### DIRECTIVE:
Render the material below, from the line containing "From the items" through the end, as a Markdown table with the columns Row and Line, one numbered row per line. Leave out blank lines.

### DATA RECORDS:
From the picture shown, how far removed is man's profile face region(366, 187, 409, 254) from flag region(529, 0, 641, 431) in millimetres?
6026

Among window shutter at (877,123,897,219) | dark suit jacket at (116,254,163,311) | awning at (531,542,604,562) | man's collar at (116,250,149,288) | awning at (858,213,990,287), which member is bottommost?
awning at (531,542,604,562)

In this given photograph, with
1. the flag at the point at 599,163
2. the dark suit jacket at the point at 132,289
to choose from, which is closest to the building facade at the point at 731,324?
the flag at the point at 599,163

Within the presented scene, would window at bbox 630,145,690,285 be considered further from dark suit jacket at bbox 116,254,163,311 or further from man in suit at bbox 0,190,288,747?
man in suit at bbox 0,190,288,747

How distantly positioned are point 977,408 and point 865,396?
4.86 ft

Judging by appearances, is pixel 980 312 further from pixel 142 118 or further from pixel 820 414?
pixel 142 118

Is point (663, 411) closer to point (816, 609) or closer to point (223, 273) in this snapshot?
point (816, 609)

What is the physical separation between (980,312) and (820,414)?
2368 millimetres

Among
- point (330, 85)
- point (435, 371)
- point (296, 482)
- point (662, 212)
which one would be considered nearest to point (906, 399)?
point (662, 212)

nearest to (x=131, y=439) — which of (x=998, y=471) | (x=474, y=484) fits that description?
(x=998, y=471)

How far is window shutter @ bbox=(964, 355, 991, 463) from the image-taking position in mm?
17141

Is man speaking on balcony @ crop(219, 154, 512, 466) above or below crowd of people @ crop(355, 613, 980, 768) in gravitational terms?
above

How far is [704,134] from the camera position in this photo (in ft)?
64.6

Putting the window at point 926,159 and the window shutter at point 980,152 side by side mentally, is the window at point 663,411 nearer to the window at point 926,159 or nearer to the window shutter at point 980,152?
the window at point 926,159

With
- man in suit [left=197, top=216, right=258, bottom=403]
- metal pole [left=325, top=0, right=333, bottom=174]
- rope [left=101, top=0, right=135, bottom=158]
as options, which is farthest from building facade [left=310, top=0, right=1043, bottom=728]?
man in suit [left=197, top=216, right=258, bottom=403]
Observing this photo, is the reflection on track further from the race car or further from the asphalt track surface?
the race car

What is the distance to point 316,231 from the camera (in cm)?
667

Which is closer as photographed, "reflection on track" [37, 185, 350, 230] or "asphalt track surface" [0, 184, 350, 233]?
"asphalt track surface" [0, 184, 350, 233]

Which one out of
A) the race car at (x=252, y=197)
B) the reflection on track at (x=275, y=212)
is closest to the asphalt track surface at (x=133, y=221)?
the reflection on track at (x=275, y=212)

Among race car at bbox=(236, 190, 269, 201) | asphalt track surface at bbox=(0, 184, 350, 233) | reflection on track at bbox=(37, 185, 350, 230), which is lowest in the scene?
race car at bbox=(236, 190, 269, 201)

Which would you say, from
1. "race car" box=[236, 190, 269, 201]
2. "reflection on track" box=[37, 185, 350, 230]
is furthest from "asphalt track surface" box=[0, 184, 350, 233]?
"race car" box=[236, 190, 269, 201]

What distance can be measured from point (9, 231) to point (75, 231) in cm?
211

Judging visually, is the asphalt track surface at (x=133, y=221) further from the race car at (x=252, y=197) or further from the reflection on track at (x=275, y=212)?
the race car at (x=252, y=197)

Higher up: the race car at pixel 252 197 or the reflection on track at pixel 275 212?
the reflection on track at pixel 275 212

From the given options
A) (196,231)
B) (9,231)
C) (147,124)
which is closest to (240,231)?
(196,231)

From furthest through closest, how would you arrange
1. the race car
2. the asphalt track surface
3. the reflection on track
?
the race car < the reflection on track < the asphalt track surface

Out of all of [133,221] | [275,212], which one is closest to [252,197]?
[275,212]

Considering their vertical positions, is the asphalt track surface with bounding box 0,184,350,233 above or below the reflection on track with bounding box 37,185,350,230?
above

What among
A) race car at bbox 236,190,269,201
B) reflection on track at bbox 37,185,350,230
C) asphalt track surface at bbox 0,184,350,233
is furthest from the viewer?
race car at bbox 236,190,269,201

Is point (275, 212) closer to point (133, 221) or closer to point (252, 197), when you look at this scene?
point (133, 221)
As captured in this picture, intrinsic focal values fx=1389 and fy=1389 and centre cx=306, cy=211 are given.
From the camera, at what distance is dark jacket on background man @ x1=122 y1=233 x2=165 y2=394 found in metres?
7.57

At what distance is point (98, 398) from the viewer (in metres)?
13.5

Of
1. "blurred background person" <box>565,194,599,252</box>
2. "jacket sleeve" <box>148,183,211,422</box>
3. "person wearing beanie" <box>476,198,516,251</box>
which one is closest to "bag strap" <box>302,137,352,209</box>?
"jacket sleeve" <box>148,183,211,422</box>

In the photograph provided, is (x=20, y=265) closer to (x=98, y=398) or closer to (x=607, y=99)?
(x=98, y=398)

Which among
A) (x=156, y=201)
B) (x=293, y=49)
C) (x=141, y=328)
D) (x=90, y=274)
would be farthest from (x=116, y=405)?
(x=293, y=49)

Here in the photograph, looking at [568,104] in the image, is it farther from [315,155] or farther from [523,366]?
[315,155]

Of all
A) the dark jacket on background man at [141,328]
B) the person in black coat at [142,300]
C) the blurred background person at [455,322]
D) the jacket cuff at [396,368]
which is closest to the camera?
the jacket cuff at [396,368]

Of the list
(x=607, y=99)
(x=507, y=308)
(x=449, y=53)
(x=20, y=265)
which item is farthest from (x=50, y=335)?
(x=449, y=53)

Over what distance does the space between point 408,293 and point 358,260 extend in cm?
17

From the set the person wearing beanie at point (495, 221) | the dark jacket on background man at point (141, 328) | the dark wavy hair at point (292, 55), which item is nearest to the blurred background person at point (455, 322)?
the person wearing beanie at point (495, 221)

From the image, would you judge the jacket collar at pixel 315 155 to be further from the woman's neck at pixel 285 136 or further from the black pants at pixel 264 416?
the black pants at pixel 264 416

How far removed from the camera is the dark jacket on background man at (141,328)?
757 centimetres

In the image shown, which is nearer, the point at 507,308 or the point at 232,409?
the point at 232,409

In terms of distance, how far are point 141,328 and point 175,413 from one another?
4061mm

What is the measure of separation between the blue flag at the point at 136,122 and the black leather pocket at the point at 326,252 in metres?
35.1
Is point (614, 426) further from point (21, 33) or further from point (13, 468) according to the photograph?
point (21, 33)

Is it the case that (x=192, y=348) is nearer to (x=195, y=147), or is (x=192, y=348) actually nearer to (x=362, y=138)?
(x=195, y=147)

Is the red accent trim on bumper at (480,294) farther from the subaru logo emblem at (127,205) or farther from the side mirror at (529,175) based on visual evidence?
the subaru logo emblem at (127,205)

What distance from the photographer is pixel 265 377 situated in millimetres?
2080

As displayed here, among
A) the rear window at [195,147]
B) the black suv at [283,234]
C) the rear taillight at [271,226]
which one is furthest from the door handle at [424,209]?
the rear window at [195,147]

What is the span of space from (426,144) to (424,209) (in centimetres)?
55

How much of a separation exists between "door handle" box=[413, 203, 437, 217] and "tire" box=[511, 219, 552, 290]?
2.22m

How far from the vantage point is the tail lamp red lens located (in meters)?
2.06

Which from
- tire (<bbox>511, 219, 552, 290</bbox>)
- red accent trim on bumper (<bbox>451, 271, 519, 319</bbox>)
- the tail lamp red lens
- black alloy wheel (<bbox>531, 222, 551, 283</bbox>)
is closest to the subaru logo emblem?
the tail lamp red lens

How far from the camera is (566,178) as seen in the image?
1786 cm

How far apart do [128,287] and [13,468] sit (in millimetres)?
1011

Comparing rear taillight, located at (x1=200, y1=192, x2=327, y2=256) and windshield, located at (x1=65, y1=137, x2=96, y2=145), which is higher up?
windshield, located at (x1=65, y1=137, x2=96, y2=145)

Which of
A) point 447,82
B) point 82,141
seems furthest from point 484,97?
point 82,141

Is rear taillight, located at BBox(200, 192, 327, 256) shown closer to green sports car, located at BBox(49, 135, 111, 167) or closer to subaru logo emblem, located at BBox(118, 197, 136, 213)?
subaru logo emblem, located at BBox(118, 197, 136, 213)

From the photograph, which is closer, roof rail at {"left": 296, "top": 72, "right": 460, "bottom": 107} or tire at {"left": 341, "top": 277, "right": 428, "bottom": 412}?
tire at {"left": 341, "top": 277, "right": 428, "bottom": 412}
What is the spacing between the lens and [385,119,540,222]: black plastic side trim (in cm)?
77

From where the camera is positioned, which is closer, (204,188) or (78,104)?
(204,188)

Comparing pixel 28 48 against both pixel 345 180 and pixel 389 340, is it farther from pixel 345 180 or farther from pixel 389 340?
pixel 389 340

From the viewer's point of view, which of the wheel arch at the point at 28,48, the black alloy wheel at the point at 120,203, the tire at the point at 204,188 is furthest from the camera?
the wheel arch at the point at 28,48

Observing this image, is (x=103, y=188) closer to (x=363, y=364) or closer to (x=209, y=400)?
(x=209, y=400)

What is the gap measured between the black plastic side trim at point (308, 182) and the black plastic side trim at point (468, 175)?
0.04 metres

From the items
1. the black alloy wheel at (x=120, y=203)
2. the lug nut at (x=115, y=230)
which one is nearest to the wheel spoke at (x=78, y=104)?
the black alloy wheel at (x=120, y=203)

### TASK ANSWER:
| Row | Line |
|---|---|
| 1 | From the items |
| 2 | 1. the black alloy wheel at (x=120, y=203) |
| 3 | 2. the lug nut at (x=115, y=230) |
| 4 | which one is nearest to the wheel spoke at (x=78, y=104)? |
| 5 | the black alloy wheel at (x=120, y=203) |